Now we were hairy-arsed seventeen year old kids wandering the streets of Harborne and Birmingham with too much time on our hands. It didn’t take me long to establish that Andy had grown up to become a complete arsehole. He was a bully, not directly of me, I’d got enough about me by then to deal with people like Andy because I’d been both bullied and the bully in the past, but certainly of other kids and I guess, because of my previous experience, it really pissed me off.

Thankfully, I didn’t have to tolerate Andy for long. He’d signed up to join the Royal Navy after leaving school and a couple of weeks after hanging out together, he was gone. Meanwhile, having left school completely clueless as to what I intended to do, I’d been promised a job at the Birmingham Stock Exchange (yes, there used to be one), which, given this was now early Autumn and I’d left school in July, was slow to materialise. By the end of November I’d had enough of waiting and got myself a commission-only job selling house alarms door-to-door for a company called Nationwide Alarms. I really must share some interesting stories about that some day…

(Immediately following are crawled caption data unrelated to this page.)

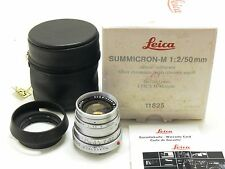 Leica 50mm f/2 Summicron M type IV lens silver chrome 11825 boxed MINT-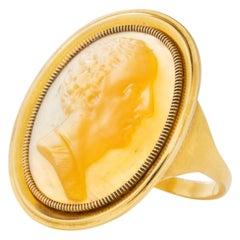 Georgian Lord Byron Shell Cameo Ring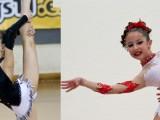 Boas expectativas para Ximnasia Pavillón no inicio da tempada individual de rítmica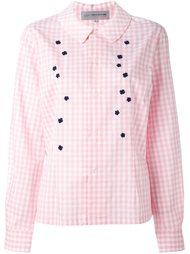 рубашка в клетку  Comme Des Garçons Girl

Anyway, back to my arsehole of a mate, Andy. The week before Christmas of 1986, the phone rang at home. For some reason, I remember the specifics.

“Christian!” the old man shouted up the stairs.

“Yeah?” I replied.

“Andy’s on the phone for you”.

“Andy who?” I replied.

“I don’t know”, replied the old man indignantly, “pick up the bloody phone and you’ll find out!”

Funny thing was, even though it’d only been a few months since I’d last seen Andy, I didn’t expect to hear from him again. I didn’t care too much if I did either.

“Hello?”

“Alright mate, it’s Andy, I’m back”.

“Alright Andy, how’s it going?” I asked.

“Yeah good. Tell you all about it when I see you. You around later?”.

“Nah mate. Look, to be honest, I don’t enjoy your company Andy. I don’t mean to be rude but I think you’re a bit of an arsehole”.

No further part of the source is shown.